[bloom filter] I

[bloom filter] I

One of the solutions to cache penetration is the bloom filter

Cache penetration: refers to data that does not exist in the cache or database, but users constantly initiate requests, such as data with id "- 1" or other nonexistent data. At this time, the user is likely to be an attacker, and the attack will lead to excessive pressure on the database.

Bloom Filter

Bloom Filter was proposed by a young man named bloom in 1970.

It is actually a long binary vector and a series of random mapping functions. The binary stored data is either 0 or 1, and the default is 0.

It is mainly used to judge whether a data is in a set. 0 means nonexistence and 1 means existence.

Purpose of Bloom filter

  • Solve Redis cache penetration (this article focuses on)

  • When crawling, filter the crawler website. The website already exists in bloom and is not crawling.
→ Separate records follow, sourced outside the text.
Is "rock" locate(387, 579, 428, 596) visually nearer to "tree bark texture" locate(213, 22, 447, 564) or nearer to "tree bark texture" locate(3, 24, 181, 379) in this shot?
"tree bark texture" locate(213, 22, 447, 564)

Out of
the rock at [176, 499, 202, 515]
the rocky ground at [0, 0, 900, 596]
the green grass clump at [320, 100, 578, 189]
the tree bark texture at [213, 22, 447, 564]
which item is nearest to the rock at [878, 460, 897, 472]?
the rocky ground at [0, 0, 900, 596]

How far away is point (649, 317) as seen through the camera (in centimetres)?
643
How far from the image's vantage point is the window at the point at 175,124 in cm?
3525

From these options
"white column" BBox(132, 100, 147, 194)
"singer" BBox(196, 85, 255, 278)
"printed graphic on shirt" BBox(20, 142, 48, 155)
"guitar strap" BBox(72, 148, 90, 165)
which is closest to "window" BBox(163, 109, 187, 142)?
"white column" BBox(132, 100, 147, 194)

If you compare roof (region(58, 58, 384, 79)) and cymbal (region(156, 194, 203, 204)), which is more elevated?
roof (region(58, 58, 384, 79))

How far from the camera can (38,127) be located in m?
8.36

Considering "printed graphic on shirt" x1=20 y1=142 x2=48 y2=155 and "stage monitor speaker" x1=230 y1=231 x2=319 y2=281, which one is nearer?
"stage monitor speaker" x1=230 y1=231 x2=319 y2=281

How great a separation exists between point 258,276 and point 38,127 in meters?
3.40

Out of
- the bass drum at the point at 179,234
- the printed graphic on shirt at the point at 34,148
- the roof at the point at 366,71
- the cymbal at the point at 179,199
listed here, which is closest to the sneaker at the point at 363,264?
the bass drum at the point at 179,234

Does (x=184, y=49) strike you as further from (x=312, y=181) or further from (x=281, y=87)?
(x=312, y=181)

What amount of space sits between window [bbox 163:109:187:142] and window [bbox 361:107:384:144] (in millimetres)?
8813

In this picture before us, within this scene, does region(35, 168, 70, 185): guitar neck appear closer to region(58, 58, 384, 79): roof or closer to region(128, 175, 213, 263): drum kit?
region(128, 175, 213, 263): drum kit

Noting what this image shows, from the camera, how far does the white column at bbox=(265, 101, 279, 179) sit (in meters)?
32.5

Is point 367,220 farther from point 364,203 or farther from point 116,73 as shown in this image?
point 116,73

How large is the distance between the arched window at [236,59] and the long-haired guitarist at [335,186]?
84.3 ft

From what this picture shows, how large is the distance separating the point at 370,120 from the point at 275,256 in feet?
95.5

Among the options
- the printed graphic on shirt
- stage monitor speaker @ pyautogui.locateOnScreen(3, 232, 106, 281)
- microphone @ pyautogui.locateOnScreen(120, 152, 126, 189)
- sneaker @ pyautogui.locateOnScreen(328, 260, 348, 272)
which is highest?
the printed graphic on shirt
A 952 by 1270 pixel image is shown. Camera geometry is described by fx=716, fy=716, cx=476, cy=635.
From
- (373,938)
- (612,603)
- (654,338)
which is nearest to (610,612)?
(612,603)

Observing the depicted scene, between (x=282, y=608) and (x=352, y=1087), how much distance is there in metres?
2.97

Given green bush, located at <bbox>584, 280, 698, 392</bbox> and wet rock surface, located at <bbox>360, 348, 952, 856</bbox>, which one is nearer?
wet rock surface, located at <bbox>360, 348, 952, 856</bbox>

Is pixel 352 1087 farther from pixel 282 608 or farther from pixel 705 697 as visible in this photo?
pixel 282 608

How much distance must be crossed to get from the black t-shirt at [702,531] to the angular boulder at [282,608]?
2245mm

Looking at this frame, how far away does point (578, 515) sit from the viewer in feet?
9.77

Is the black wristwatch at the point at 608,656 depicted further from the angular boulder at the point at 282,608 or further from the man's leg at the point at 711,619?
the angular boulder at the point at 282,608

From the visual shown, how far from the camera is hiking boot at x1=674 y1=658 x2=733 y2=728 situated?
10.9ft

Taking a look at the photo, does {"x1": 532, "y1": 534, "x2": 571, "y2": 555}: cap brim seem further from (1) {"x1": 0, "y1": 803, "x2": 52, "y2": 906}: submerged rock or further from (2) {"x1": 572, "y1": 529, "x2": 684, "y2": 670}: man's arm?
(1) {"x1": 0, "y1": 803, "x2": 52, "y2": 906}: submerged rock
  • Spam filtering determines whether each email address is in Bloom's blacklist. If it is, it will be judged as spam.

  • ......

Principle of Bloom filter

Deposit process

When a data is added to this collection, it experiences the following baptism (there are disadvantages here, which will be described below):

  • Calculate the data through k hash functions and return K calculated hash values
  • These k hash values are mapped to the corresponding K binary array subscripts
  • Change the binary data corresponding to K subscripts to 1.

For example, if the first hash function returns x, the second and third hash functions return y and Z, then the binary corresponding to x, y and Z is changed to 1. As shown in the figure:

Query process

The main function of Bloom filter is to query a data. If it is not in this binary set, the query process is as follows:

  • The data is calculated through K hash functions, corresponding to the calculated K hash values

  • Find the corresponding binary array index through the hash value

  • Judgment: if the binary data corresponding to a subscript is 0, the data does not exist. If they are all 1, the data exists in the collection. (there are shortcomings here, which will be discussed below)

    You can determine whether there is a binary data of 0 by multiplication.

Delete process

Generally, the data in the bloom filter cannot be deleted, which is one of the disadvantages, which will be analyzed below.

Advantages and disadvantages of Bloom filter

advantage

  • Because binary data is stored, the space occupied is very small
  • Its insertion and query speed is very fast, and the time complexity is O (K). You can think of the process of HashMap
  • Confidentiality is very good, because it does not store any original data, only binary data

shortcoming

If you add data by calculating the hash value of the data, it is likely that two different data get the same hash value. Hash conflict.

For example, "hello" and "hello" in the figure, if they finally calculate that the hash value is the same, they will change the binary data of the same subscript to 1. At this time, you don't know whether the binary with subscript 2 represents "hello" or "hello".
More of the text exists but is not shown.